Lebensrettende Hinweise auf der Straße
Lebensrettende Hinweise für überforderte Touristen

Fünf Erkenntnisse über London, die man erst nach ein paar Monaten gewinnt:

  1. Engländer lieben Meetings. Für jede Kleinigkeit wird ein Konferenz einberufen und stundenlang mit großen Reden die Sachlage erörtert. Das hat sehr viele Vorteile, da man durch Kommunikation gerade im kreativen Bereich oft neue Erkenntnisse und Ideen erhält. Wenn allerdings viel Arbeit ansteht, können die zeitraubenden Besprechungen, aus denen dann in der Praxis desöfteren wenig folgt, manchmal aber doch sehr nervenaufreibend sein.
  2. Ein Universitätsabschluss ist hier gar nicht so wichtig wie in Deutschland, hier kann man auch ohne schnell in die Chefetagen der Unternehmen aufsteigen. Generell schließen die Leute hier wesentlich früher ihre universitäre und sonstige Ausbildung ab, sodass man als deutsche 24-jährige Masterstudentin auch mal einer englischen 22-jährigen zu ihrer Beförderung ins obere Management gratuliert.

● VORLIEGENDE DATEN
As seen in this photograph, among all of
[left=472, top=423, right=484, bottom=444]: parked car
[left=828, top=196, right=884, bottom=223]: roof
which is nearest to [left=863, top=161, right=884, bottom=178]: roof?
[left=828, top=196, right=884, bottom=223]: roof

● ZU ERLEDIGENDE AUFGABEN
(a) Nenne alle Zahlen, die im Text über London vorkommen, ohne die Nummern der Aufzählung.
(b) Wie wichtig ist ein Universitätsabschluss laut dem Text über London dort im Vergleich zu Deutschland?

● LÖSUNGEN
(a) fünf, 24, 22

(b) Er ist dort nicht so wichtig wie in Deutschland, man kann auch ohne ihn schnell in die Chefetagen aufsteigen.